In the data below, begin at the line with "Image of 3D stickerset dieren" and stop after the line with "Baratas através das"; output those lines exactly and no pictures.

-.-.-

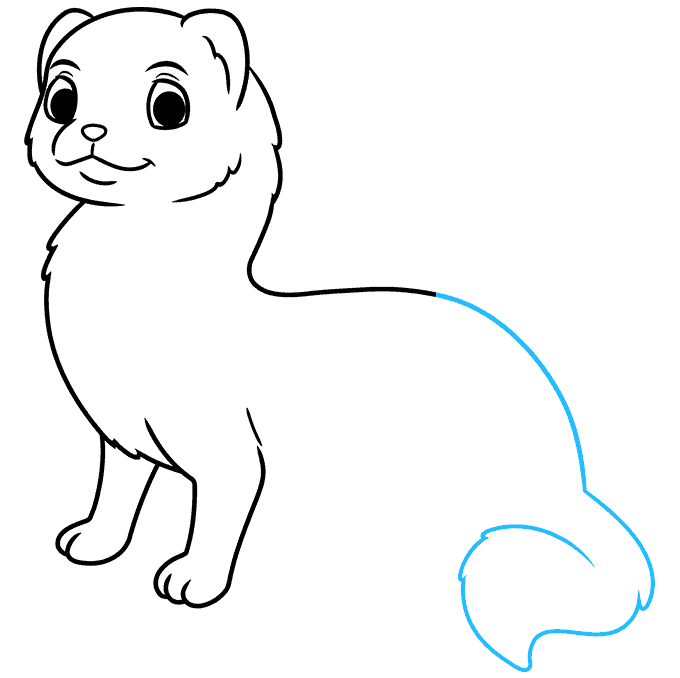 How to Draw a Ferret Step 06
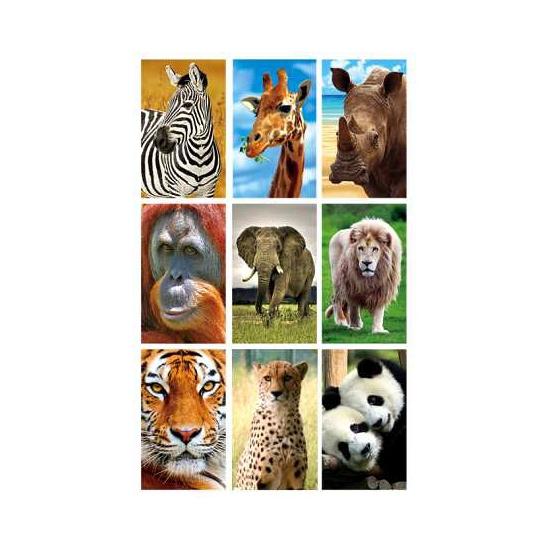 Image of 3D stickerset dieren
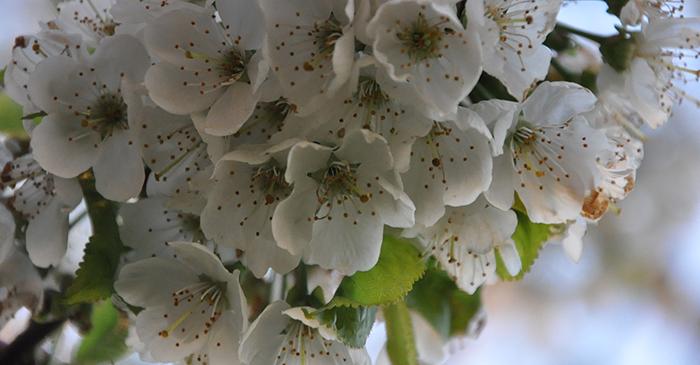 Arbres (fruitier) au printemps – plus qu'un régal pour les yeux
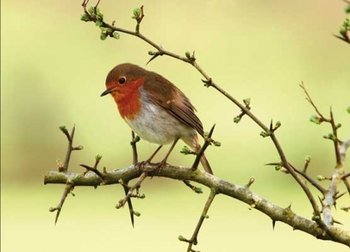 Spring bird Postcard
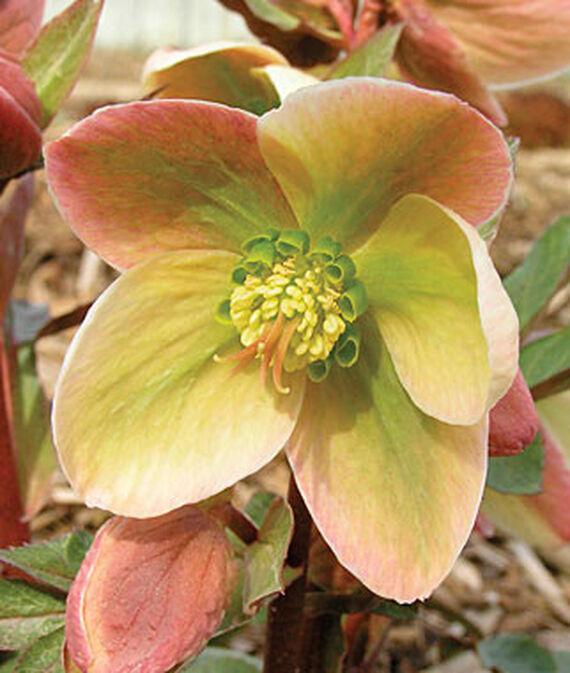 Shade Lover Ivory Prince Hellebore #Perennials #Garden #Gardening #HelleborusPerennials #Helleborus #LentenRose #ShadeLovingPlants #ShadeLovers #SpringBloomingPlants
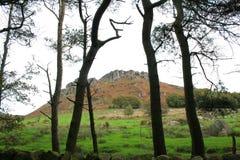 Baratas através das árvores e dos ramos dos pinhos fotografia de stock royalty free
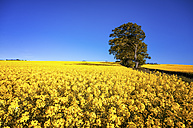 Scotland, View of  Rapeseed field - SMAF000126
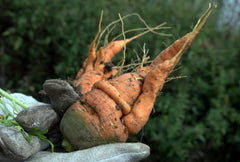 Hairy and Forked Carrots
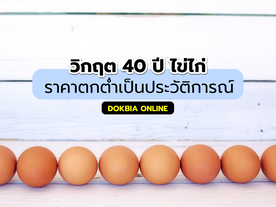 วิกฤต 40 ปี ไข่ไก่...ราคาตกต่ำเป็นประวัติการณ์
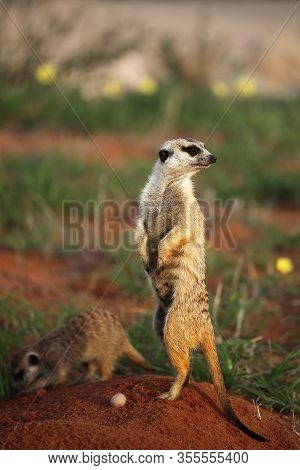 The Meerkat Or Suricate (suricata Suricatta) Is Keeping Watch In Typical Position Close To Their Hol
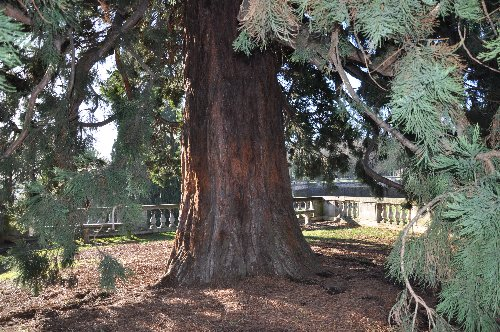 Sequoiadendron giganteum - séquoia géant Paris_16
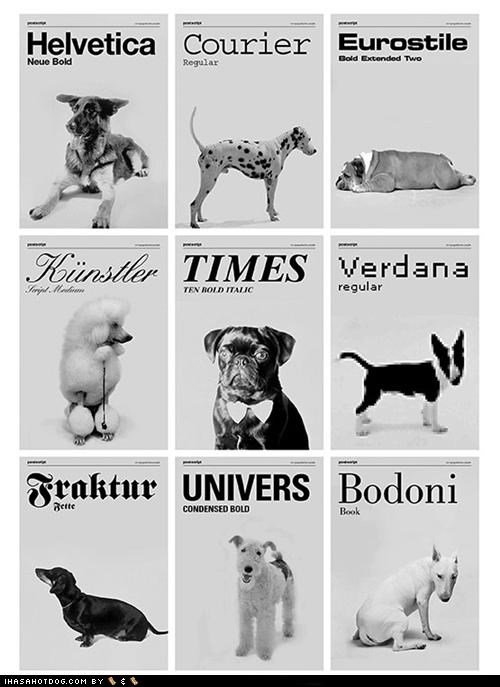 classy,dogs,fonts
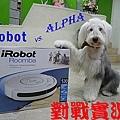 alpha vs irobot.jpg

-.-.-

• _Exercise answer_
 Image of 3D stickerset dieren
 Arbres (fruitier) au printemps – plus qu'un régal pour les yeux
 Spring bird Postcard
 Shade Lover Ivory Prince Hellebore #Perennials #Garden #Gardening #HelleborusPerennials #Helleborus #LentenRose #ShadeLovingPlants #ShadeLovers #SpringBloomingPlants
 Baratas através das árvores e dos ramos dos pinhos fotografia de stock royalty free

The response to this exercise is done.